§ Objetivos
1/ Resuma en dos oraciones el texto sobre la alegría y el Adviento.
2/ Prolongue el texto sobre la alegría y el Adviento a partir de su última oración.

La alegría y el Adviento

El anuncio del profeta: “Mirad a vuestro Dios, que trae el desquite, viene en persona, resarcirá y os salvará” (cf Is 35,1-6.10), se cumple con la llegada de Jesucristo. Las obras que el Señor realiza testimonian su condición mesiánica: “los ciegos ven y los inválidos andan; los leprosos quedan limpios y los sordos oyen; los muertos resucitan, y a los pobres se les anuncia la Buena Noticia” (Mt 11,5).

Enviando a sus discípulos a encontrarse con Jesús, Juan Bautista, el Precursor, busca confirmarlos en la fe: “Miró, pues, en esto Juan, no a su propia ignorancia, sino a la de sus discípulos y los envía a ver sus obras y sus milagros, a fin de que comprendan que no era distinto de Aquel a quien él les había predicado y para que la autoridad de sus palabras fuese revelada con las obras de Cristo y para que no esperasen otro Cristo distinto de Aquel de quien dan testimonio sus propias obras” (San Hilario).

§ Listado proporcionado
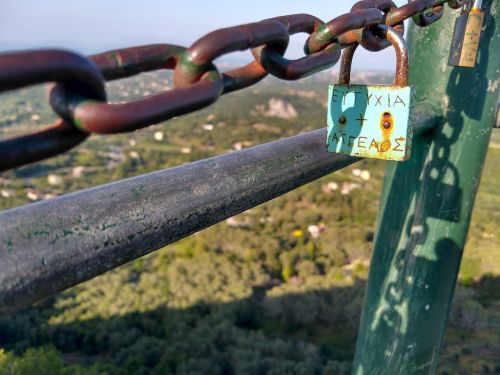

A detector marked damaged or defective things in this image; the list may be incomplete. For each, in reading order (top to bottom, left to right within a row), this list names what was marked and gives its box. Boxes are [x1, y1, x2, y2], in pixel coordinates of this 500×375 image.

rusty chain [0, 0, 464, 172]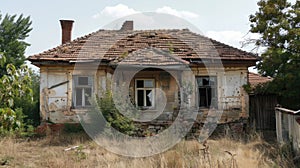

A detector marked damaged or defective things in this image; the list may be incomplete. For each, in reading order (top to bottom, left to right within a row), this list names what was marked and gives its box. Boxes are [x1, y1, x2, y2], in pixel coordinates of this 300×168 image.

damaged roof [27, 28, 258, 66]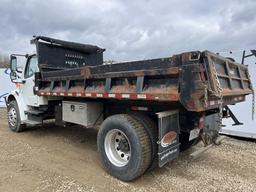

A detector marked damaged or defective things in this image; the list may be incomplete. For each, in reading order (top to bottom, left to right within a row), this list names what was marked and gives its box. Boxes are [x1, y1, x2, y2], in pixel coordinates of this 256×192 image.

rusty dump body [33, 36, 252, 112]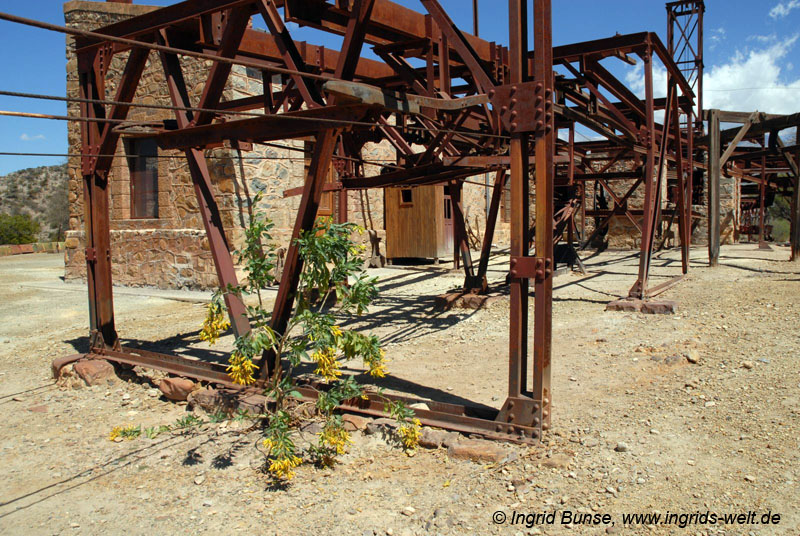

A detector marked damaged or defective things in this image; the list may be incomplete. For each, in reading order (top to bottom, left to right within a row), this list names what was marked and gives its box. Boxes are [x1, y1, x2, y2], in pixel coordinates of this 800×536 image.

rusted steel beam [159, 46, 250, 340]
rusted steel frame structure [36, 0, 700, 444]
rusted steel frame structure [708, 109, 800, 264]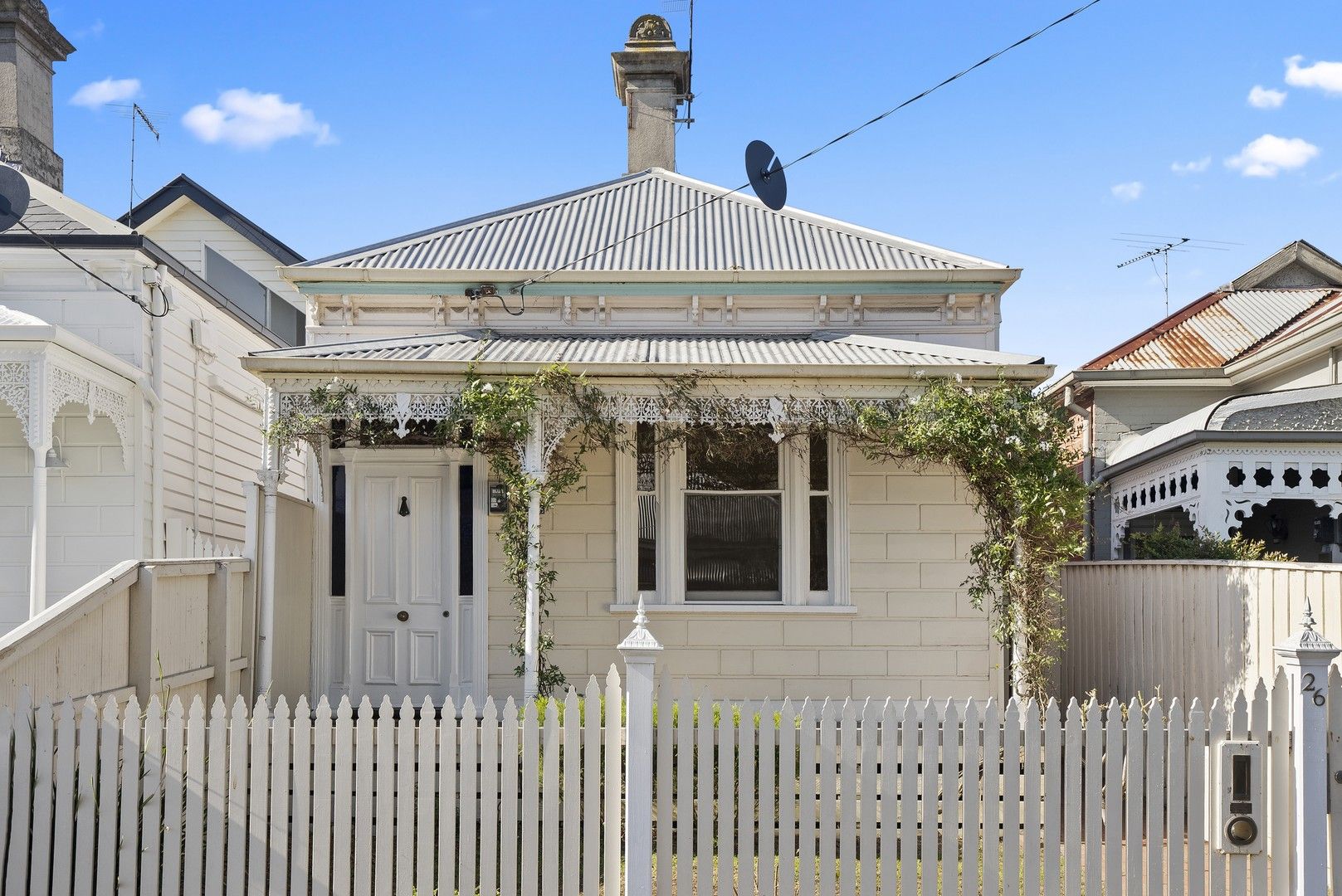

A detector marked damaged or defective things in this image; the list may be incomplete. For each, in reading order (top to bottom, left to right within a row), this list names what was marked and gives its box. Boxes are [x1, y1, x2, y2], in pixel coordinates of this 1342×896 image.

rusty corrugated roof [1084, 288, 1336, 370]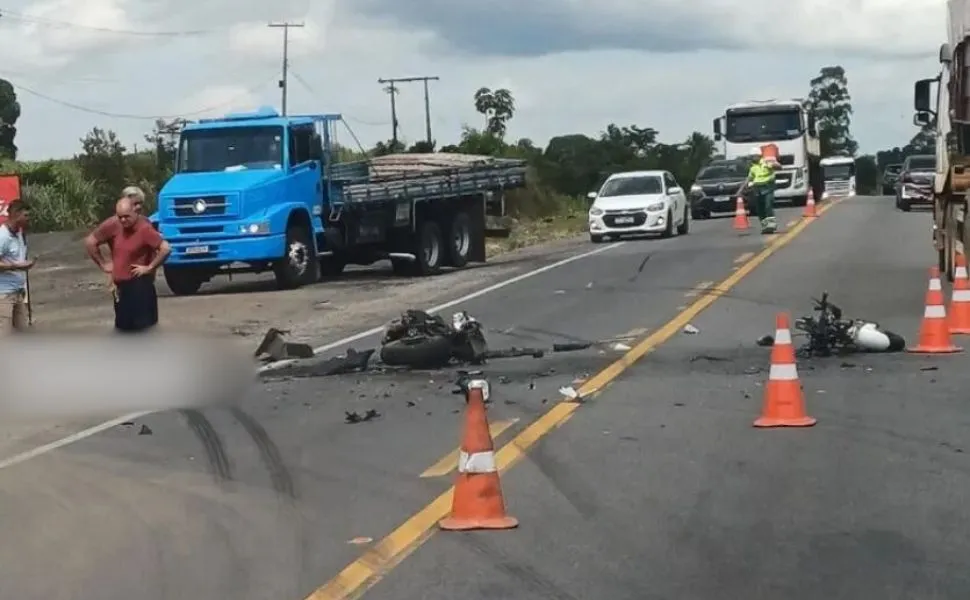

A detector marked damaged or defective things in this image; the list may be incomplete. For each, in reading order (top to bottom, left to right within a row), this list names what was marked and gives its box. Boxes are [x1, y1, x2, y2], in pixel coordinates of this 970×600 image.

wrecked motorcycle [792, 294, 904, 358]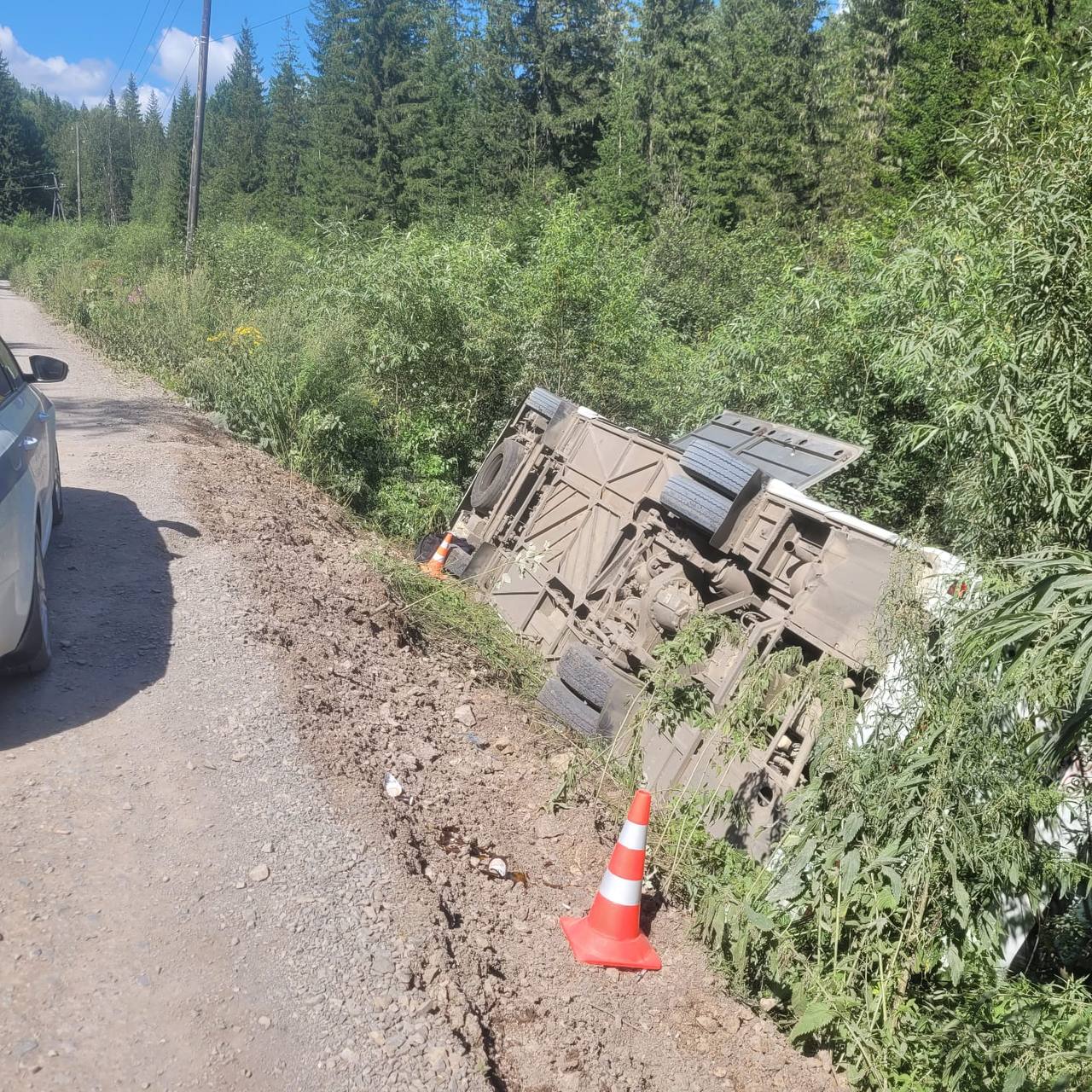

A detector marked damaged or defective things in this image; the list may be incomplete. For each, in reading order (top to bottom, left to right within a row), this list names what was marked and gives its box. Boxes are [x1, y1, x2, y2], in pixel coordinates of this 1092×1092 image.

overturned military truck [444, 389, 956, 857]
overturned vehicle cab [447, 389, 956, 857]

§ Respuestas por tarea
1/ El texto sostiene que el anuncio del profeta Isaías sobre la venida de Dios para salvar se cumple con la llegada de Jesucristo, cuyas obras testimonian su condición mesiánica: los ciegos ven, los inválidos andan y a los pobres se les anuncia la Buena Noticia. Juan Bautista envía a sus discípulos a encontrarse con Jesús para confirmarlos en la fe, a fin de que, según San Hilario, comprendan por esas obras que no deben esperar otro Cristo.

2/
La cercanía del Señor, su proximidad inaudita, engendra en el corazón del cristiano la alegría: “Estad siempre alegres en el Señor; os lo repito: estad alegres. El Señor está cerca” (Flp 4,4.5). San Pablo, que da este mandato, no careció en su vida de sufrimientos y de tribulaciones. No obstante, vivió y mandó vivir la alegría. Como comenta Benedicto XVI: “Si el amado, el amor, el mayor don de mi vida, está cerca de mí, incluso en las situaciones de tribulación, en lo hondo del corazón reina una alegría que es mayor que todos los sufrimientos” (3-10-2005).

Caminar hacia el encuentro de Cristo que viene equivale a descubrir su presencia cerca de nosotros, en medio de nosotros, para ver “la gloria del Señor, la belleza de nuestro Dios”. Su presencia es oculta, pero real, y sus obras siguen hablando en favor de Él. También hoy los ciegos dejan de serlo cuando descubren la Luz. También hoy los paralizados por el miedo son capaces de andar. También hoy los estigmatizados por el mal quedan limpios y los muertos por el pecado resucitan a la vida de la gracia. También hoy el Evangelio es anunciado a los pobres.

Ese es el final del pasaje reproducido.